New tool developed to diagnose dementia cases
From successfully achieving the first remission of a pediatric cancer case in 1948, to creating the most revolutionary medical achievements WorldCare Consortium® medical second opinion (MSO) providers, Dana-Farber and Massachusetts General Hospital have successfully created a molecular tool that helps study the accumulation of toxic proteins in patient’s brain cells who suffer from multiple dementia conditions. This molecular tool is referred to as QC-01-175. In the journal eLife, this tool was described as a way to diagnosis Alzheimer’s and related neuro-degenerative disorders.
What does this mean?
First, what exactly were these researchers looking for? Well, to start they were interested in better understanding the role aberrant proteins play in dementia cases. Examining and understanding that the protein tau plays a significant role in the binding and shaping of cell stabilizing structures known as microtubules. This is important because it is believed that abnormal tau accumulates in the brain cells linked to the progression of dementia conditions such as Alzheimer’s, frontotemporal dementia (FTD) and progressive supranuclear palsy. The hope of this research was to develop a tool that could diagnose dementia cases as well as eliminating the toxic tau safely.
How does it work?
Like many breakthroughs in modern medicine, this new tool comes from modifying an older tool called T807, which was a molecular probe used in positron emission therapy (PET). The original device was used to scan for Alzheimer’s and other tau-related diseases by tagging the probe with a radioactive isotope.
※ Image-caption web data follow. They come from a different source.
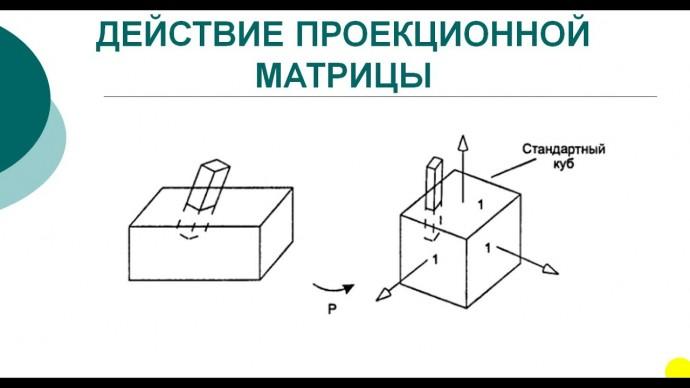 Графика: Видеолекция № 7 часть 1 «Компьютерная графика» - видео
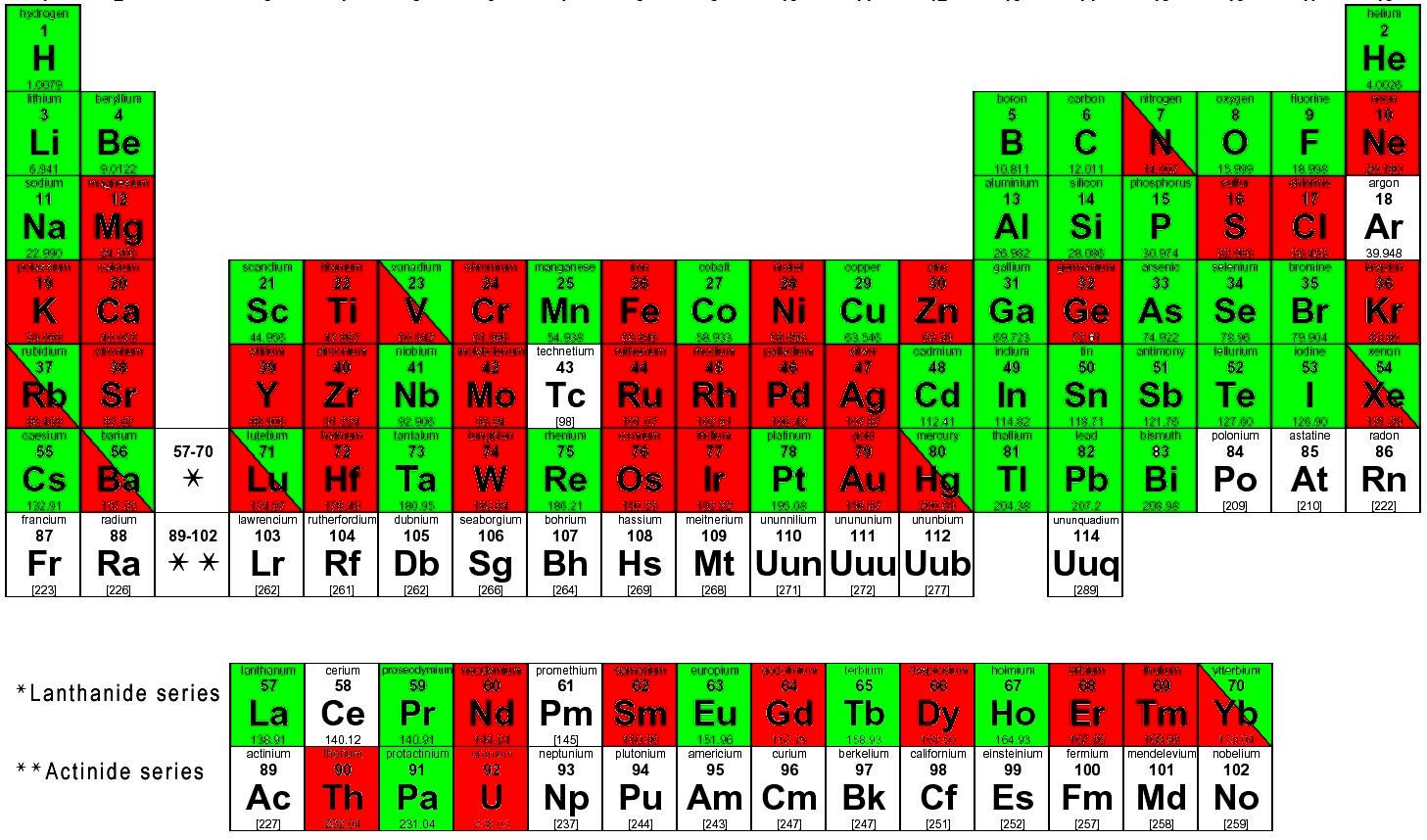 Methodology development periodic table red low gamma green high gamma gamestrikefo Image collections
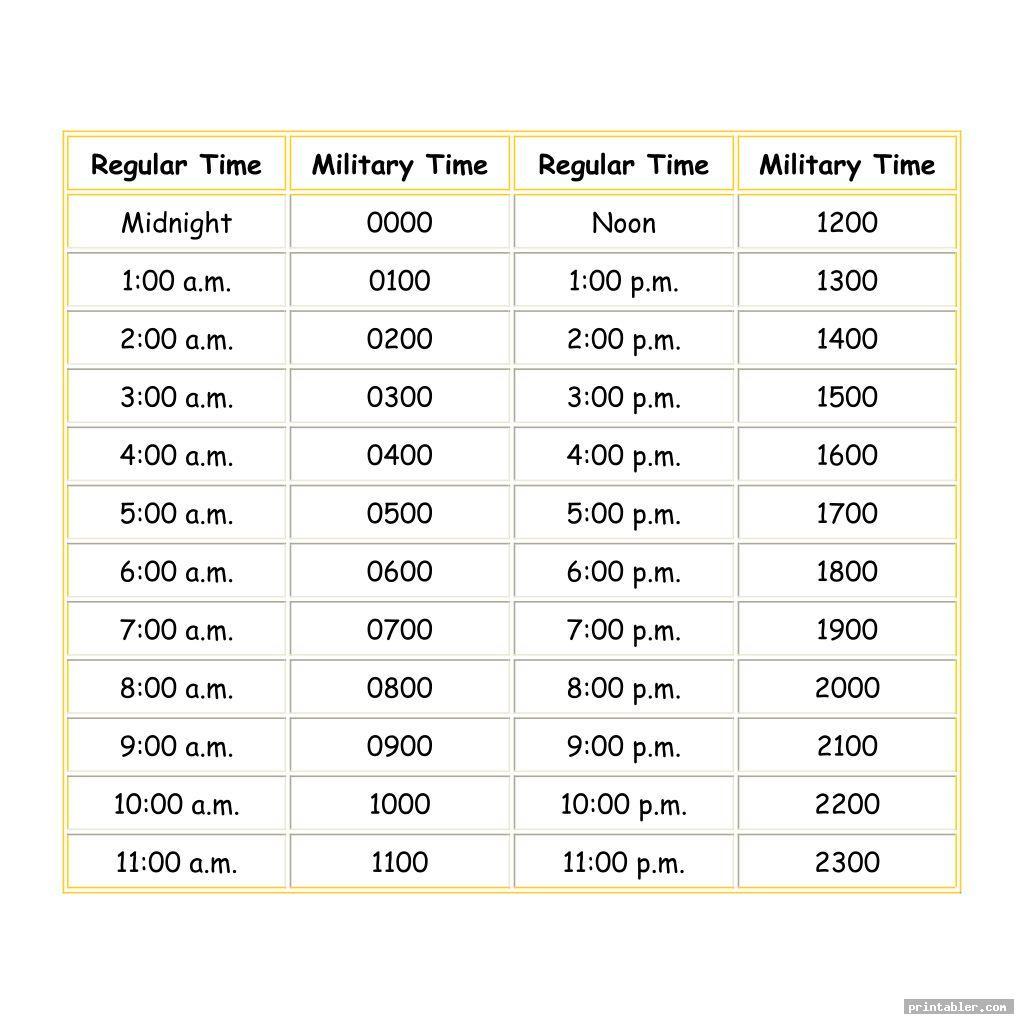 24 hour time chart printable for kids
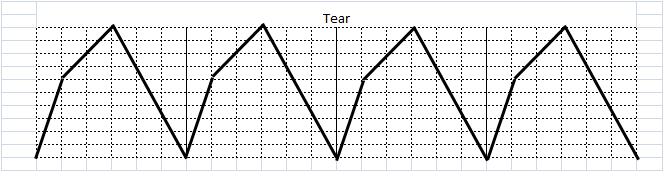 テアースクラッチ(Tear Scratch)
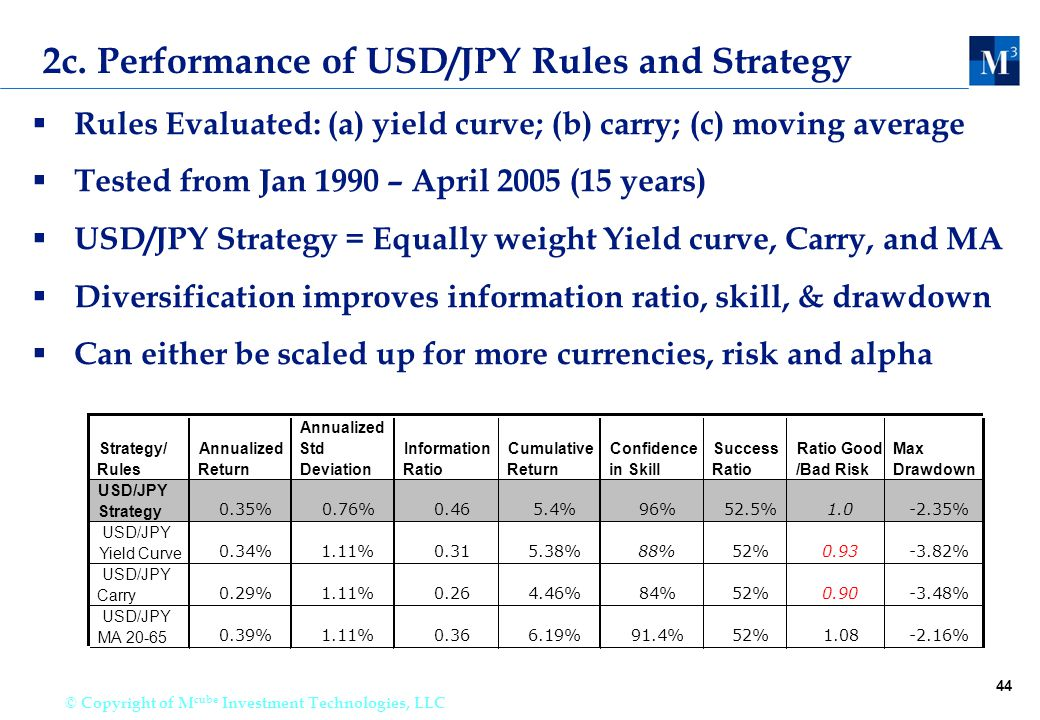 44 © Copyright of M cube Investment Technologies, LLC 2c. Performance of USD/JPY Rules and Strategy  Rules Evaluated: (a) yield curve; (b) carry; (c)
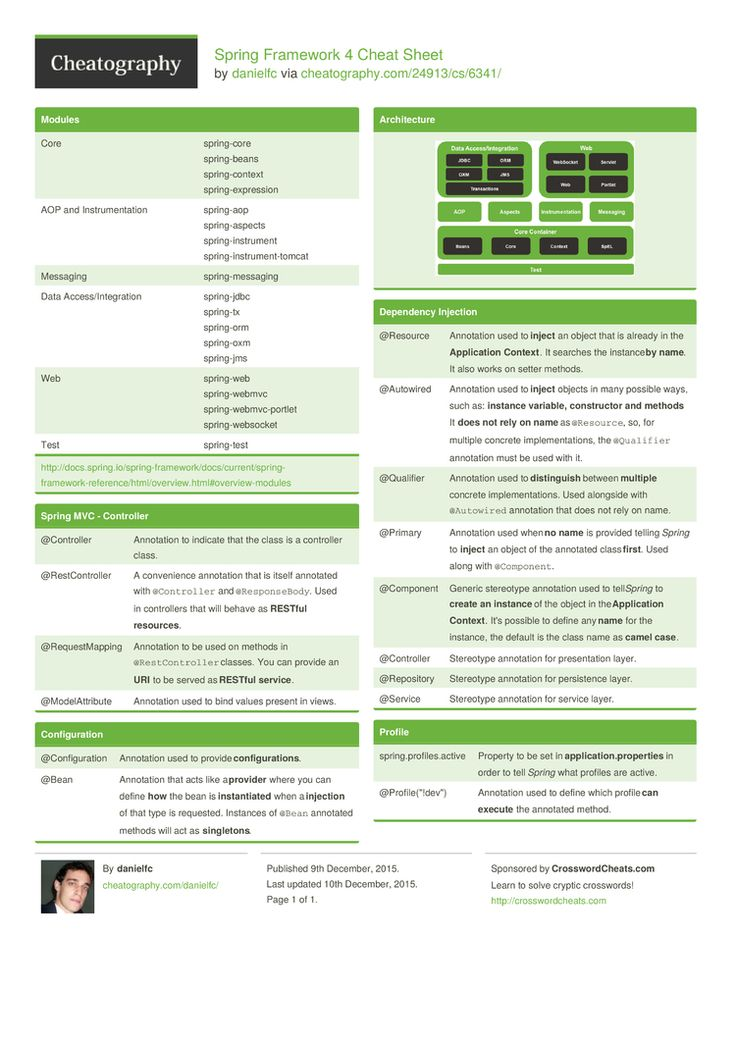Spring Framework 4 Cheat Sheet by danielfc http://www.cheatography.com/danielfc/cheat-sheets/spring-framework-4/ #cheatsheet #java #spring #springboot #springframework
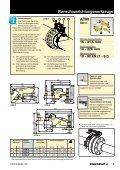 ATM-Serie - Enerpac - Seite 3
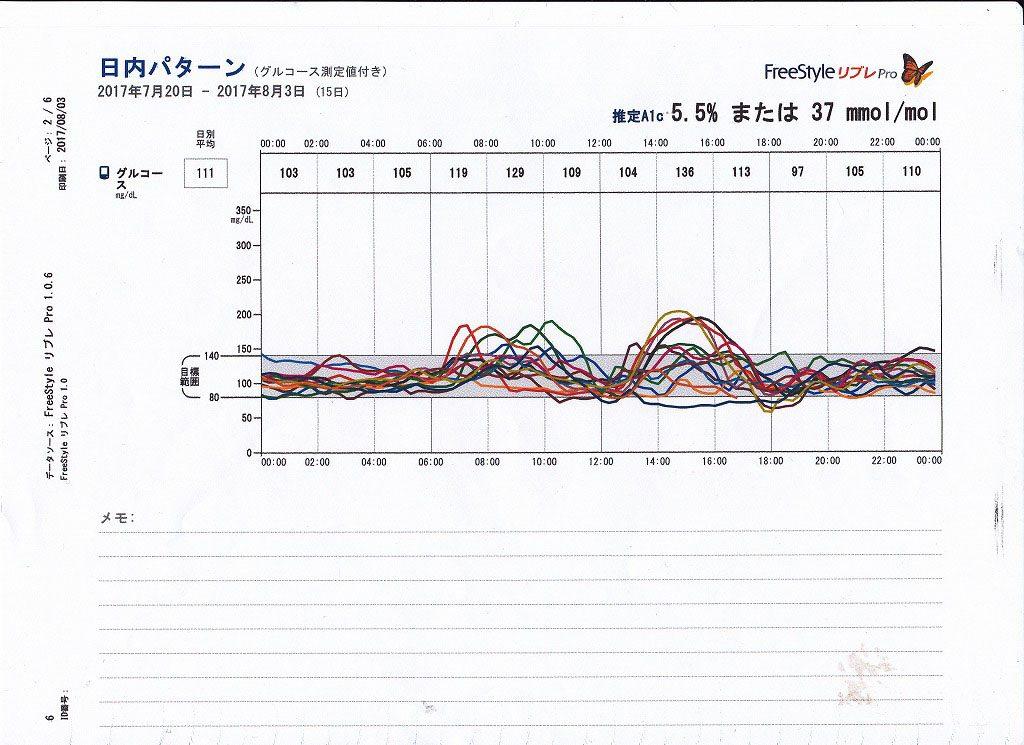 血糖値グラフ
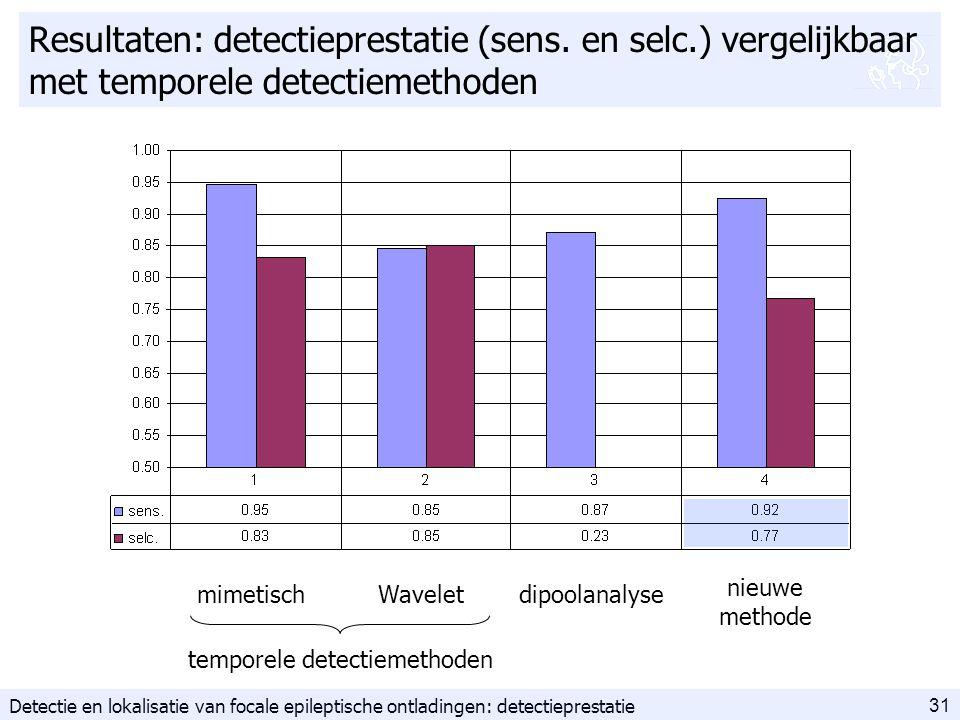 31 Resultaten: detectieprestatie (sens.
When this binds with the abnormal tau, a PET scan can then detect the disease. Modifying this probe with an E3-ligase recruiting ligand molecule allows the probe to bind to the cell’s machinery destroying unwanted cells. Next, this newly-revised probe enables the abnormal tau protein to be bound to ubiquitin protein, which essentially labels the abnormal protein as cellular trash. The modified probe QC-01-175 acts as a tool for delivering toxic tau into the cells disposal system.
The results
The result of all this work was a probe that succeeded in what researchers aimed to achieve. Abnormal tau was removed while having minimal effects on tau in the neuron of healthy volunteers. This is the first successful technique that targets the damaged tau protein from human neurons. Secondly, this represents how targeted protein degradation can transform a protein binder into a molecule with pharmacological effects on cells. This strategy is being explored in treating a more extensive range of proteins that drive neurodegeneration; which is still in the animal testing stage of its research.